L'obligation non sérieusement contestable vise aussi bien les créances d'origine contractuelle, quasi contractuelle, délictuelle ou quasi délictuelle, le juge des référés étant cependant tenu de préciser la nature de l'origine de cette créance ou la nature de l'obligation la fondant.
Il y a une contestation sérieuse chaque fois que la décision du juge des référés l'obligerait à se prononcer préalablement sur une contestation relative à l'existence d'un droit ou le conduirait à se prononcer sur le fond du litige, par exemple en portant une appréciation sur la validité, la qualification ou l'interprétation d'un acte juridique.
En l’occurrence les cautions soutiennent chacune ne plus être tenues, leurs engagement ayant été dénoncé.. Ces contestations qui portent sur le fond du litige en ce qu’elles vont conduire le juge à apprécier la portée des actes de cautionnement et la régularité des actes de dénonciation, doivent être qualifiées de sérieuses et ne relèvent pas d’une procédure de référé.
Sur les demandes accessoires
[Y] [U] et [P] [H] parties perdantes, supporteront la charge des dépens en application de l'article 696 du code de procédure civile, qui comprendront notamment le coût du commandement de payer.

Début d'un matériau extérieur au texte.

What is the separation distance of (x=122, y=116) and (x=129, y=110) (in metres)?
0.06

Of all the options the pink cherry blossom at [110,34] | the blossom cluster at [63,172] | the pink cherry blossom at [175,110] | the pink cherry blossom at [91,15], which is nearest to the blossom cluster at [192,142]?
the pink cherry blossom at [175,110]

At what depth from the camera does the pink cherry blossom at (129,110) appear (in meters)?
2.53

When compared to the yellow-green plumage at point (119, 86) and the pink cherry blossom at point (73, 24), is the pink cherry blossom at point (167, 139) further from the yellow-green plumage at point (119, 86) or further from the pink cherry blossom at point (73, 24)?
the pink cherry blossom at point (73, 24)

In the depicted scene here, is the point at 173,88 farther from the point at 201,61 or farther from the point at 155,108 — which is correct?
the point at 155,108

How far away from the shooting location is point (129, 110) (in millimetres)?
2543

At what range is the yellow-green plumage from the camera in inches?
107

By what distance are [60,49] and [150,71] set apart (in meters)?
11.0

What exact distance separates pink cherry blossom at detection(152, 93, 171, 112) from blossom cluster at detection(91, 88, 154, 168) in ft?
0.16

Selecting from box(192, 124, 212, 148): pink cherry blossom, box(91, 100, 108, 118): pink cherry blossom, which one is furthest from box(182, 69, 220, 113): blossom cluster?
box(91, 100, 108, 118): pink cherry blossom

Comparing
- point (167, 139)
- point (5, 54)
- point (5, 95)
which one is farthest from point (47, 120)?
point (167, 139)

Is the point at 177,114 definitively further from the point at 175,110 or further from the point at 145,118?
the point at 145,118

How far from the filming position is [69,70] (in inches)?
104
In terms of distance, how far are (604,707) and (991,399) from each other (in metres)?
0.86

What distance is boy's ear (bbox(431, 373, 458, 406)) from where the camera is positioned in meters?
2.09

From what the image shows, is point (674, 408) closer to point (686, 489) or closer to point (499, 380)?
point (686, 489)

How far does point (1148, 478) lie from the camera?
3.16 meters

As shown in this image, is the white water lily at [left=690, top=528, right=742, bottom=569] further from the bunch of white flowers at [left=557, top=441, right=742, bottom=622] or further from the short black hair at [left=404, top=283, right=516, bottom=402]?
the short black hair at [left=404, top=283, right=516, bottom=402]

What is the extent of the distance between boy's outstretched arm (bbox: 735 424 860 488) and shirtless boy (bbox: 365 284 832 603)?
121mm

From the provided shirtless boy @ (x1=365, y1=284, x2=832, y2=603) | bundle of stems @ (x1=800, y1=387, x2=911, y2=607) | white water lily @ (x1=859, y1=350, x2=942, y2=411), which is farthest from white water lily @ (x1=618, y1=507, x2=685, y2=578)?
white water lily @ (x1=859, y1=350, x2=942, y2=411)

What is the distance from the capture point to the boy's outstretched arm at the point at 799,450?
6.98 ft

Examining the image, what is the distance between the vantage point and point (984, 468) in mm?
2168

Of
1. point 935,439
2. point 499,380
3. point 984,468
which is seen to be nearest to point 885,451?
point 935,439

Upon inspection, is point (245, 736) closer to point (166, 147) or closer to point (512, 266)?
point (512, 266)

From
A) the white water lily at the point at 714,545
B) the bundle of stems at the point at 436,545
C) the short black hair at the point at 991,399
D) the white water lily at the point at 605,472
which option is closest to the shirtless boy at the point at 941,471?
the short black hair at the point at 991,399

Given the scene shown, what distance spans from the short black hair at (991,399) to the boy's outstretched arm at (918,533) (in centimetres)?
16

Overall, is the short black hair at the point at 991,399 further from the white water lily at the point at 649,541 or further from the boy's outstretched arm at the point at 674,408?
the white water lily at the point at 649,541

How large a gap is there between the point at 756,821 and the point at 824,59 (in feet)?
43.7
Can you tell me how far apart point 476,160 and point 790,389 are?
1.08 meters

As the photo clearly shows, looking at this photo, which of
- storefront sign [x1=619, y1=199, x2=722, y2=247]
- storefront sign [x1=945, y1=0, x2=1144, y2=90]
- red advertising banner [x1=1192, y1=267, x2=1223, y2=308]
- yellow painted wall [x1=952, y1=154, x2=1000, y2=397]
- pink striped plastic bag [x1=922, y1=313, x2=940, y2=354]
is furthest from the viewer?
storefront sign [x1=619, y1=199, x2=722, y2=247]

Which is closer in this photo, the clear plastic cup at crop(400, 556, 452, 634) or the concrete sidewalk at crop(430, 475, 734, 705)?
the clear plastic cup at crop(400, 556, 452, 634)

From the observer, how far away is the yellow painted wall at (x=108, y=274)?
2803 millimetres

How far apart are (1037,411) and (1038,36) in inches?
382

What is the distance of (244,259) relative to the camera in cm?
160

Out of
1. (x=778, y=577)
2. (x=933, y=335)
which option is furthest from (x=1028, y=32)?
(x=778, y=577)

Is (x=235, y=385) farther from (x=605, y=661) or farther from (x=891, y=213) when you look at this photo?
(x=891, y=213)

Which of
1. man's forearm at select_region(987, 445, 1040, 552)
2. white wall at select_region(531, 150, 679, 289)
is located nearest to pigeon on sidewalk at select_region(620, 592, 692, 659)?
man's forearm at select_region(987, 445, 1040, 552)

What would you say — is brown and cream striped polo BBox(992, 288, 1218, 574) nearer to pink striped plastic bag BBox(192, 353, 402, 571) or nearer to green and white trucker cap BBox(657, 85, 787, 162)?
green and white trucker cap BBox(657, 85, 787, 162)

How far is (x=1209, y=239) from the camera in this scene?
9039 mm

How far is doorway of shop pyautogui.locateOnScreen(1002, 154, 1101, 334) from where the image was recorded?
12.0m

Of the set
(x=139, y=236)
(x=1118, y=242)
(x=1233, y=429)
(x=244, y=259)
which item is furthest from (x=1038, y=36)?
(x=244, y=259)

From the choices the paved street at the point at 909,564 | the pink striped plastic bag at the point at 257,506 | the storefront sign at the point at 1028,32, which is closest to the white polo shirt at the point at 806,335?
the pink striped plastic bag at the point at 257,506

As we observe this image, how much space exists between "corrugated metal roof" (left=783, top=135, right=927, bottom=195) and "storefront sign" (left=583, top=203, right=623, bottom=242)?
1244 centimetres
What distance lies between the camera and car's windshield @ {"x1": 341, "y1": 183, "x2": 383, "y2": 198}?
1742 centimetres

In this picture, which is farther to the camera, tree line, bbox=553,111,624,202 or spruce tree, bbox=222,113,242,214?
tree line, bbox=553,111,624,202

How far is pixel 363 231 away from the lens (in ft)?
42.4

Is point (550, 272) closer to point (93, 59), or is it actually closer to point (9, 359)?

L’équité commande de ne pas allouer de somme au titre de l'article 700 du code de procédure civile au paiement de laquelle le défendeur sera condamné.
La présente décision est exécutoire à titre provisoire, conformément à l’article 514 du code de procédure civile.
PAR CES MOTIFS
Le juge des contentieux de la protection statuant en référé, après débats en audience publique, par ordonnance contradictoire rendu en premier ressort et mise à disposition au greffe,
Au principal, RENVOIE les parties à se pourvoir ainsi qu'elles aviseront mais, dès à présent, vu l'urgence,
CONSTATE l’existence d’une contestation sérieuse,
DIT n’y avoir lieu à référé
DIT n’y avoir lieu à application de l’article 700 du Code de procédure civile,
CONDAMNE [Y] [U] et [P] [H] aux dépens, qui comprendront notamment le coût du commandement de payer ;
RAPPELLE que la présente ordonnance est exécutoire de plein droit à titre provisoire.
Ainsi ordonné et prononcé par ordonnance signée les jour, mois et an susdits par le président et le greffier susnommés et mis(e) à disposition au greffe.